#### Work item
Quote the passage on the Murakami contract dispute word for word, starting with "Murakami also allegedly" and going on through "officials and Murakami.".

#### Document text
══════════════════════════════

Murakami also allegedly signed a contract to play for Nankai in 1965, a contract for $40,000, far more than the Giants were willing to pay. Clearly, the Hawks had second thoughts about releasing Murakami. Club officials realized they had underestimated Mashi's potential. They would claim that the release papers were forged and the $10,000 represented payment for the 1964 season only. Harada's role was also question during this incident. "Is Harada the same character, who…did a term in Japanese prison for being a black market money operator?" asked Dodgers president Walter O'Malley in a confidential correspondence to Commissioner Ford C. Frick. Harada, for his part, claimed to Chub Feeney that he himself was being duped by both Hawks officials and Murakami.

Meanwhile, back in the States, Frick, in a bulletin dated February 16 1965, stated "Pending answer from the [Japanese] Commissioner [Yushi Uchimura], this office must hold that Pitcher Murakami has violated his contract. He is placed on the Disqualified List insofar as American baseball is concerned and the Nankai Hawks are estopped [sic] from negotiations with any members of Organized Baseball Leagues in the United States." At the time, Commissioner Uchimura was hospitalized with a bladder infection, and an international baseball incident was brewing, awaiting his return. For the moment, Japanese-American relations became very strained, at least as far as baseball was concerned.

══════════════════════════════

#### Record extracts
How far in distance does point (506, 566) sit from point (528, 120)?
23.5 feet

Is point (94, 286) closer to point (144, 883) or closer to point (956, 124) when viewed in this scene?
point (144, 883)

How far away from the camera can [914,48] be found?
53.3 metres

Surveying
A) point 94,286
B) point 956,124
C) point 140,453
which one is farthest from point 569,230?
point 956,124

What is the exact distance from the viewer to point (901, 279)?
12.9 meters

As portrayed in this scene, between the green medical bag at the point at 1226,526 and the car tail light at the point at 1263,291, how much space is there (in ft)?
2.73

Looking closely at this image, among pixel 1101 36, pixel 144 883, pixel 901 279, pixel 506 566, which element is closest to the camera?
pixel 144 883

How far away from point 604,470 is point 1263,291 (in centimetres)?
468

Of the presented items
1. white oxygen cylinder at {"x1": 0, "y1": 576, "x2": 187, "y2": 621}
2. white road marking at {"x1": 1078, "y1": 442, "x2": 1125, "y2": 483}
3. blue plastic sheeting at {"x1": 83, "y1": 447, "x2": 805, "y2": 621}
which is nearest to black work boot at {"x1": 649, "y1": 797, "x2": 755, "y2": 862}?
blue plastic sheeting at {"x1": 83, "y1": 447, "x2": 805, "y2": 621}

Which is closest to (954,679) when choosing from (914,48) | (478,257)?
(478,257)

══════════════════════════════

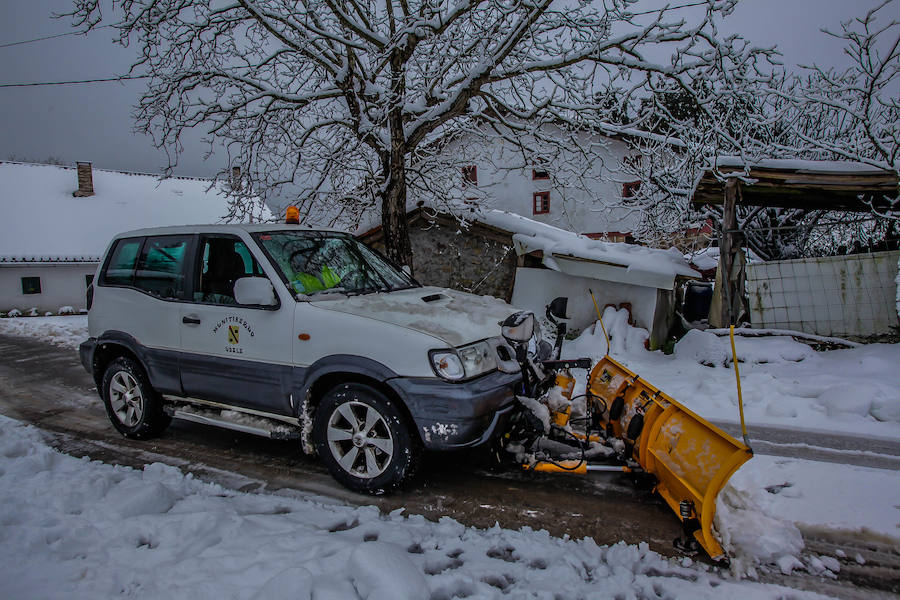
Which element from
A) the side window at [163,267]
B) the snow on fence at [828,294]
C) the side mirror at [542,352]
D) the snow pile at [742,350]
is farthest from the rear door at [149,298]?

══════════════════════════════

#### Written reply
Murakami also allegedly signed a contract to play for Nankai in 1965, a contract for $40,000, far more than the Giants were willing to pay. Clearly, the Hawks had second thoughts about releasing Murakami. Club officials realized they had underestimated Mashi's potential. They would claim that the release papers were forged and the $10,000 represented payment for the 1964 season only. Harada's role was also question during this incident. "Is Harada the same character, who…did a term in Japanese prison for being a black market money operator?" asked Dodgers president Walter O'Malley in a confidential correspondence to Commissioner Ford C. Frick. Harada, for his part, claimed to Chub Feeney that he himself was being duped by both Hawks officials and Murakami.